As an aside, Art Owen also wrote an invited discussion “the unreasonable effectiveness of Monte Carlo” of ” Probabilistic Integration: A Role in Statistical Computation?” by François-Xavier Briol, Chris Oates, Mark Girolami (Warwick), Michael Osborne and Deni Sejdinovic, to appear in Statistical Science, discussion that contains a wealth of smart and enlightening remarks. Like the analogy between pseudo-random number generators [which work unreasonably well!] vs true random numbers and Bayesian numerical integration versus non-random functions. Or the role of advanced bootstrapping when assessing the variability of Monte Carlo estimates (citing a paper of his from 1992). Also pointing out at an intriguing MCMC paper by Michael Lavine and Jim Hodges to appear in The American Statistician.

March 5, 2019 at 9:30 pm

It’s very cool to be included on the ‘Og. Each time I post to arXiv I wait to see if the article gets picked up.

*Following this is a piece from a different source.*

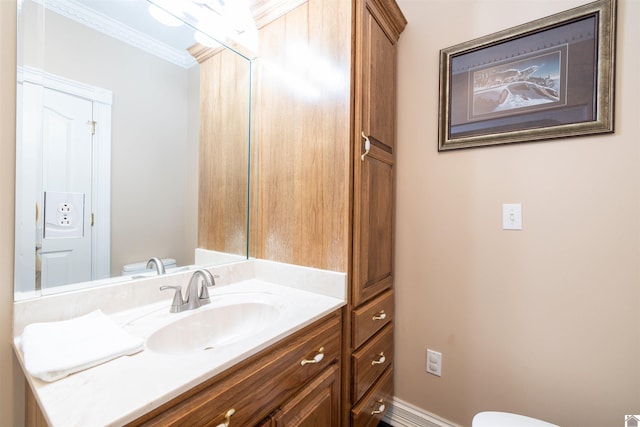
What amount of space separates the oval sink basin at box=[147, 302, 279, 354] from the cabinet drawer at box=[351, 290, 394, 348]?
1.14ft

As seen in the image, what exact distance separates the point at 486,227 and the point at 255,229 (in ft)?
3.70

The main motivation for the article is that using a pre-fixed sequence of weights puts you in the realm of weighting unbiased and uncorrelated estimators by a martingale argument. At each step the estimate is unbiased given all the previous ones.

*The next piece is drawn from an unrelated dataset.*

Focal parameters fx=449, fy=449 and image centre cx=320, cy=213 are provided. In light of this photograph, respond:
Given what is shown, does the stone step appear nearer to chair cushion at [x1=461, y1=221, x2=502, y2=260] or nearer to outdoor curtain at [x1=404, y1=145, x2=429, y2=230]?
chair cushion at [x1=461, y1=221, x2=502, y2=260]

Most of the effort is about showing that you don’t need anything like the unknown true optimal weights to come out ok. If the variance at step j decays like j^-y for any y between 0 and 1, you’re ok using weights j^0.5. That is a very wide range of behaviors to cover with one rule. You never raise variance by more than 9/8 over that whole range. At j=0 the adaptation is perfectly futile. At j=1, the adaptation provides nearly quasi-Monte Carlo accuracy from plain MC estimates. For any of those you get the optimal rate and nearly optimal constant.

More realistic assumptions would involve variances that decay monotonically and are bounded between j^-L and j^-H for low and high rates, L and H. Or they could be convex combinations of j^-y for various y. We have not worked out those examples; they would involve fussy convex optimizations and give no clean insights. Also in practice you wouldn’t know L or H.

I like 9/8 as the adaptive importance sampling counterpart to 23.4%. That famous number is useful as a guideline for the acceptance rate in random walk Metropolis but is equally based on strong assumptions that one doesn’t believe.

March 6, 2019 at 8:19 am

And it is even cooler to get a detailed reply by you!!!

March 7, 2019 at 7:49 pm

I definitely appreciate the martingale argument! Never occurred to me before.